= Beginning of Section =
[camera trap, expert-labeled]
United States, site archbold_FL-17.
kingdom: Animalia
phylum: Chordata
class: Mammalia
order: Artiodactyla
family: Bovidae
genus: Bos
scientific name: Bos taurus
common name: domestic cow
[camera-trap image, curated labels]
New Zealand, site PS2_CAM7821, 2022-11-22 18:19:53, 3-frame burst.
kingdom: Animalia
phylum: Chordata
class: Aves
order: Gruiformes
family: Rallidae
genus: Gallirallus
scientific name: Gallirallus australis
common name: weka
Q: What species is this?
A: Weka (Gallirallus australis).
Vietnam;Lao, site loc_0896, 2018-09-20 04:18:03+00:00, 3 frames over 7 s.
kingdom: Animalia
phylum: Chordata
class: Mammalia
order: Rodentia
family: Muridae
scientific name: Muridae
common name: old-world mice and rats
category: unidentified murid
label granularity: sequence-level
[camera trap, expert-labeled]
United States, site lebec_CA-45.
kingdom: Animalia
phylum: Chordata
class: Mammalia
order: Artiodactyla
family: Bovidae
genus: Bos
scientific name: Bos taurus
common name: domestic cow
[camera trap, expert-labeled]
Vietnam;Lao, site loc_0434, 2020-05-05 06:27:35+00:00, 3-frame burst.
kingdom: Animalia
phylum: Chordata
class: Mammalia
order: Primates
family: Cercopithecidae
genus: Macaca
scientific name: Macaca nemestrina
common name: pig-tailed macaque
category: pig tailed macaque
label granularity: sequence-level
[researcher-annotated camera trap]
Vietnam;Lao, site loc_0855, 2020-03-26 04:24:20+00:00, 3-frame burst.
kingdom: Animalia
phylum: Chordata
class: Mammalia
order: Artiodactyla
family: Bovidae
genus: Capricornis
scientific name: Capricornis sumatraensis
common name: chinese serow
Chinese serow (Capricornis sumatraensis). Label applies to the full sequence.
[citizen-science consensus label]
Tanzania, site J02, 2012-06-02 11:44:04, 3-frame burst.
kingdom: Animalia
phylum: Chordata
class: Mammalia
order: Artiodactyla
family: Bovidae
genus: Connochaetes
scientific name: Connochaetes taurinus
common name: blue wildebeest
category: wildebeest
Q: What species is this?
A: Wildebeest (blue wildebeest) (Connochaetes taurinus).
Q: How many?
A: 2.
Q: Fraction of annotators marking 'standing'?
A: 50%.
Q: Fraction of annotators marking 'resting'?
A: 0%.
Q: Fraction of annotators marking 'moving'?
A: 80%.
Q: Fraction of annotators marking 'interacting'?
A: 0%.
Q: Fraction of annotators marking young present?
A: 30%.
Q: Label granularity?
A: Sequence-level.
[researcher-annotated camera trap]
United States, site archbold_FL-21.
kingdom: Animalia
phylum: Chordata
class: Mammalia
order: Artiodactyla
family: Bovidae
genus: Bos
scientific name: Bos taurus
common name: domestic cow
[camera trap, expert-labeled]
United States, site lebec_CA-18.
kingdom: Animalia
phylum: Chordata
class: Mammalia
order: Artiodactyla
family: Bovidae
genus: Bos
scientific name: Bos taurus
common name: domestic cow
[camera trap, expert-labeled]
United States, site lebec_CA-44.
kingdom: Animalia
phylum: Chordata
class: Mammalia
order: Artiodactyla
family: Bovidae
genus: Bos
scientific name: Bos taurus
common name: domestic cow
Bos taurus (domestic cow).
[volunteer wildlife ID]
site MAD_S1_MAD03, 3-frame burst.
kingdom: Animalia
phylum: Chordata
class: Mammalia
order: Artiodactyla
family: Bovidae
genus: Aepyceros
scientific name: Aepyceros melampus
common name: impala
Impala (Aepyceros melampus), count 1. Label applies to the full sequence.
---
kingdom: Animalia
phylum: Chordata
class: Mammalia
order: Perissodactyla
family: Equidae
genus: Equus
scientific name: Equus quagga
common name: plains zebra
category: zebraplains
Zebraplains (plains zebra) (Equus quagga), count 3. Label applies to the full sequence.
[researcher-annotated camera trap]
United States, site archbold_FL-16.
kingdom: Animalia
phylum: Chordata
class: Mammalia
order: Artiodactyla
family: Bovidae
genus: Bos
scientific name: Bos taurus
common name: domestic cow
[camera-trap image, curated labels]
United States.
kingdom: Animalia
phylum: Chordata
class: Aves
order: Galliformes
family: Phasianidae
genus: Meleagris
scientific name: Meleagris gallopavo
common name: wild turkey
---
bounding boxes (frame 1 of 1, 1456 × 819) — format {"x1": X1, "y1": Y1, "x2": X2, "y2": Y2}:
= End of Section =
» **Problem requirements**:
How many of the lines above include the word "States"? Give that number without comment.

» **Your solution**:
7